How to set checkpoints in the MapReduce Jobs - 6.2

Talend Data Fabric Studio User Guide

EnrichVersion
6.2
EnrichProdName
Talend Data Fabric
task
Data Quality and Preparation
Design and Development
EnrichPlatform
Talend Studio

You can set checkpoints in a MapReduce Job to restart, in case of failure of Job execution, this Job from the last checkpoint previous to the error instead of from the beginning.
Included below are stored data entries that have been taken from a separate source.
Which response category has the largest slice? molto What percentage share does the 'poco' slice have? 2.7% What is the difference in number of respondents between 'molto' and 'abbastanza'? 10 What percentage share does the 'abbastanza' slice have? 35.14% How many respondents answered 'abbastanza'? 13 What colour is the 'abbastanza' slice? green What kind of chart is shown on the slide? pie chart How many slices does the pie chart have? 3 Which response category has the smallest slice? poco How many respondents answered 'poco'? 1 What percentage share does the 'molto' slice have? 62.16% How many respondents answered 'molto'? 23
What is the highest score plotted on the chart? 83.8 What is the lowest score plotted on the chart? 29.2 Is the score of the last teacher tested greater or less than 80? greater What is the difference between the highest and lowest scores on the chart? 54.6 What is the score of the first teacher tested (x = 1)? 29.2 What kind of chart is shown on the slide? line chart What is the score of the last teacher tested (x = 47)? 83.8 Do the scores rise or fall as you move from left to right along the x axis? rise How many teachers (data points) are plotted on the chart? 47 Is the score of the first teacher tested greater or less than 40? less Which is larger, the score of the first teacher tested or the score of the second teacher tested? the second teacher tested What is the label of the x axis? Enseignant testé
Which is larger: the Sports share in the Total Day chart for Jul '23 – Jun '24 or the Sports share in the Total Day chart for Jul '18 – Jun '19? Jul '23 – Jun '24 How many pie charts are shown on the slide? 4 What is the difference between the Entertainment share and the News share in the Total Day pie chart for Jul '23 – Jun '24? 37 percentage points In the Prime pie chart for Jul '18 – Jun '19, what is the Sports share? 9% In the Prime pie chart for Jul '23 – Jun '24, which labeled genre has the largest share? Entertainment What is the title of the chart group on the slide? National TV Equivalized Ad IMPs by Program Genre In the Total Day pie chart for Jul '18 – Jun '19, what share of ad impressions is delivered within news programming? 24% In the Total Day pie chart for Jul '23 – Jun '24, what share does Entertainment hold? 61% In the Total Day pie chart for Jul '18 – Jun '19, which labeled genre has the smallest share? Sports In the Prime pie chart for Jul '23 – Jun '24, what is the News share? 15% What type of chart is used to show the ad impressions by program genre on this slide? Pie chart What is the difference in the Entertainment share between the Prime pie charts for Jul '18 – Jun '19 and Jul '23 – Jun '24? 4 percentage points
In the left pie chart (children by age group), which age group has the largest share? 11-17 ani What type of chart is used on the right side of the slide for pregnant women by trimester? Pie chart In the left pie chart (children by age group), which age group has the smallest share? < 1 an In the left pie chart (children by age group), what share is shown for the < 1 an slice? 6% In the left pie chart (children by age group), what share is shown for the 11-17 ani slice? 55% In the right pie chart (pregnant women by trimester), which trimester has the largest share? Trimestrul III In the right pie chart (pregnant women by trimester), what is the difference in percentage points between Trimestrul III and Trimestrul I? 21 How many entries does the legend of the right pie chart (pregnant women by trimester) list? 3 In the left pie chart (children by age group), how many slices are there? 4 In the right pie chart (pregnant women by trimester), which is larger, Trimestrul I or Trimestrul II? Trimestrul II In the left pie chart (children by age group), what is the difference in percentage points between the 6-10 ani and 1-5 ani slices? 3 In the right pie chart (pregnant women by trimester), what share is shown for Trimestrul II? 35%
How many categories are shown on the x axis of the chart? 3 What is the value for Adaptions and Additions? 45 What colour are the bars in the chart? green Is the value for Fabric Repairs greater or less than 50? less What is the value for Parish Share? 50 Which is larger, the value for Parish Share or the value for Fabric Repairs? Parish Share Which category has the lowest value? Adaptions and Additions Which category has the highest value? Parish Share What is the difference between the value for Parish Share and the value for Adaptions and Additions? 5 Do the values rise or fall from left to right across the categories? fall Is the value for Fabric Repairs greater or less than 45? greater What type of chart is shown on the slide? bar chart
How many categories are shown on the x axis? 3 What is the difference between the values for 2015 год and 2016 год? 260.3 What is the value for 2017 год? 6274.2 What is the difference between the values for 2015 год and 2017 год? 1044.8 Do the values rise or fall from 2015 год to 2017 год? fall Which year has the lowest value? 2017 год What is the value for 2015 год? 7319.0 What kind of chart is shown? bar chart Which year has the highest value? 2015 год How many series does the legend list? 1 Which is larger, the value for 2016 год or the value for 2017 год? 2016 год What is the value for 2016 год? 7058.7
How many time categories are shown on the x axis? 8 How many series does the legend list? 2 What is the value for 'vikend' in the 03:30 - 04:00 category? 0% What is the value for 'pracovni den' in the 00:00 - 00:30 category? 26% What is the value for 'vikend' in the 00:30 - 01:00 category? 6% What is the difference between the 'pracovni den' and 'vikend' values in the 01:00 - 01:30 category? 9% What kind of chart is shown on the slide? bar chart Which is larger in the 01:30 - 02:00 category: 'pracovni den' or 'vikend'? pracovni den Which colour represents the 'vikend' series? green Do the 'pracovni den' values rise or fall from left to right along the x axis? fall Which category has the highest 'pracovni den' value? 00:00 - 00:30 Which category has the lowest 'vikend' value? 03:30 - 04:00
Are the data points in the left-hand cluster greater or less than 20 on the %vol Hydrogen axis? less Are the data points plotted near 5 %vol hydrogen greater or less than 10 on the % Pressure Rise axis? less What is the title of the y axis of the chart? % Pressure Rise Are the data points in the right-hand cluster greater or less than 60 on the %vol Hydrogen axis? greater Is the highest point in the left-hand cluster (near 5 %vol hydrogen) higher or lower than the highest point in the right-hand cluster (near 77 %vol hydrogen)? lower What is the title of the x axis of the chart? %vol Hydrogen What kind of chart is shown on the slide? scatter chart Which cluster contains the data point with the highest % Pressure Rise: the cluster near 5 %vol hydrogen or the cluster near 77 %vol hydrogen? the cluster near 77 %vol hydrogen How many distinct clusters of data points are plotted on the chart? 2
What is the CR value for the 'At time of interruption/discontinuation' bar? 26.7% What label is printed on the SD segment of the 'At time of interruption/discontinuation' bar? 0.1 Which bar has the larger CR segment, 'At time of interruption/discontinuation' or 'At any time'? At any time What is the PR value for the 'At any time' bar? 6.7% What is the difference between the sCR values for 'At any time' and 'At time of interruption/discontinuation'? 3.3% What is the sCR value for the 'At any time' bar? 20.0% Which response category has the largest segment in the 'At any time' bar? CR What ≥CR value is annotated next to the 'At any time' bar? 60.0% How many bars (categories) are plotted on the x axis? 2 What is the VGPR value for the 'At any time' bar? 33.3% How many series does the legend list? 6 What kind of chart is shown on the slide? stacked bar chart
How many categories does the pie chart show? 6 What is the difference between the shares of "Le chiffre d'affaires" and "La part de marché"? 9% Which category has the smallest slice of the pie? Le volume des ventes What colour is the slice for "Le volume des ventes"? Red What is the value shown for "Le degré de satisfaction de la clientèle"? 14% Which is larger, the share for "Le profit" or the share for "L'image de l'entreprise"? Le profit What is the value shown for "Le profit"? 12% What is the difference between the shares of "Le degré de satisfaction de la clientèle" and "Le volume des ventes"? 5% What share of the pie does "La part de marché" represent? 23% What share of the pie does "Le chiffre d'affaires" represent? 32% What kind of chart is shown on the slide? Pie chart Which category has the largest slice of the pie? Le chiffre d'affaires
This feature is typically useful when your Job is huge with multiple execution steps.

The following image presents an example of the checkpoint set on a MapReduce Job in the Studio.

In this example, a checkpoint (visually as a icon) is set up between the two Subjobs and in case of execution error, you can use Talend Administration Center to restart the Job from this checkpoint.

Note that a checkpoint can be placed only on the Trigger link between Subjobs of your Job and this Job must be hosted in a remote project from Talend Administration Center.

To define a checkpoint in a Job containing Subjobs, proceed as follows:

  1. Click the OnSubjobOk link between the Subjobs you want to set the checkpoint for.

    The configuration tab of this link is displayed in the Component view.

  2. Click the Error recovery tab to open its view.

  3. Select the Recovery checkpoint check box and enter the metadata of this checkpoint in the Label and the Failure instructions fields.

    If the Recovery checkpoint check box is grey, that is to say, cannot be selected, check and ensure that the Job you are using is properly hosted in a remote project.

For further information about setting the checkpoints in the Studio, see How to recover Job execution in case of failure.

You need Talend Administration Center to use the checkpoints you have set. For further information, see Talend Administration Center User Guide.